# Any condo/apartment dwellers here?



## kweenshaker (Mar 11, 2006)

I'm thinking of eventually upgrading my smaller aquarium to something bigger over the next couple of months. The thing is, I'm going to buy a condo within the next year (waiting for the market to slow down a bit lol) and this may be a stupid question, but can a big (like 120 gallon) tank be safely supported even in a highrise? I'm assuming that it's all steel and concrete and it should be ok, but I thought I'd try to get some opinions before finding myself in a $47398247982374 lawsuit in a year's time!!


----------



## Suzanne (Mar 11, 2006)

*condos*

I certainly hope so - we're moving our 110 gallon into our new
condo in the spring - just check the condo docs before you buy
- I would also suggest upgrading your condo insurance policy 
- personally we picked a lower floor in the building for personal reasons
but also if there's a water problem it won't affect many units below us


----------



## Pablo (Mar 27, 2006)

Just put the aquarium with its back to a steel vertical beem if possible to limit diagonal shearing force between the horizontal and vertical beams. there should be one every 8-10 feet or so.. Some are more obvious than others... And do find out which direction the I-beams that carry the floor run and place it perpendicular to those, so that four beams are supporting it instead of a larger part of just one beam. Steel is strong but its nice to be safe.

= = = = = = =

Job:
Could you continue the forum thread about keeping a large aquarium in a condo, picking up after Pablo's post? None of the data that comes next is needed.

Source material:

= = = = = = =

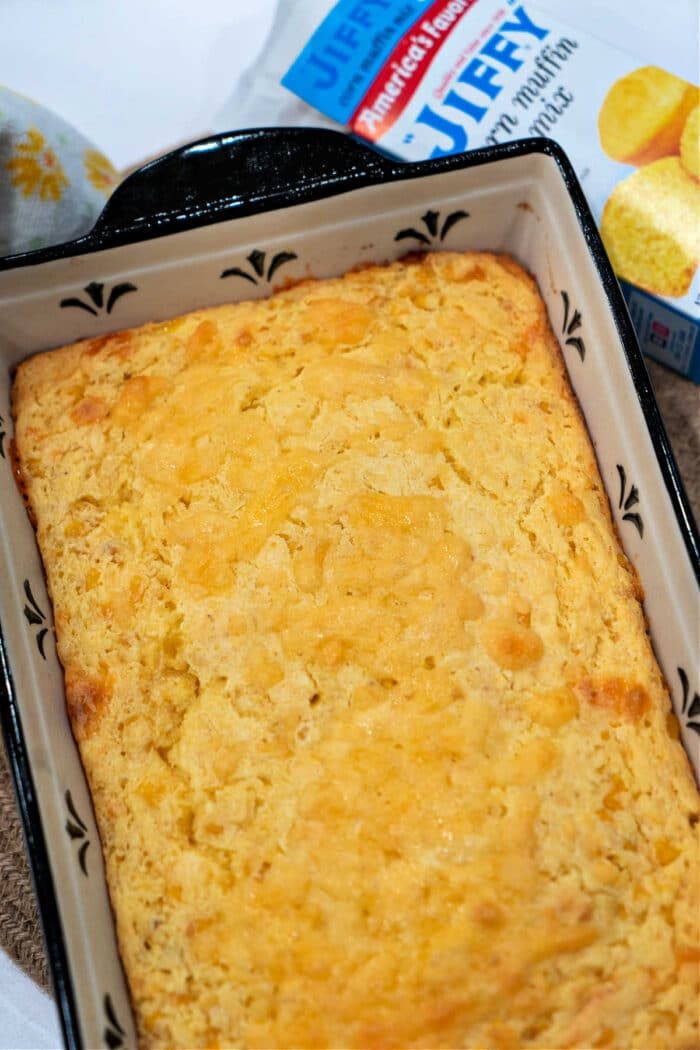 Baked cream corn pudding featuring a touch of cream cheese corn casserole goodness, with the Jiffy cornbread mix box in the background.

= = = = = = =

Result of the exercise:
----------



## holocron (Mar 12, 2006)

I live in a condo with a 50g tank and there are 0 issues. I would check the condo guidelines just incase there are restricitons on aquariums.


----------



## kweenshaker (Mar 11, 2006)

That's pretty much what I thought...thanks 

Suzanne, good luck with your tank and move and lets hope that there are no water problems!!


----------



## wtac (Mar 17, 2006)

Definitely upgrade your insurance. I know someone that had a seam failure from a 75gal SW bowfront. Though 1/2 the water was lost, the damage was over 4 units. IIRC, one of the units had quite the home entertainment system.


----------



## kweenshaker (Mar 11, 2006)

omg!! that would be awful!!


----------



## Pablo (Mar 27, 2006)

kweenshaker said:


> omg!! that would be awful!!


If someone caused a leak that damaged my stereo... I'd cause a leak in them...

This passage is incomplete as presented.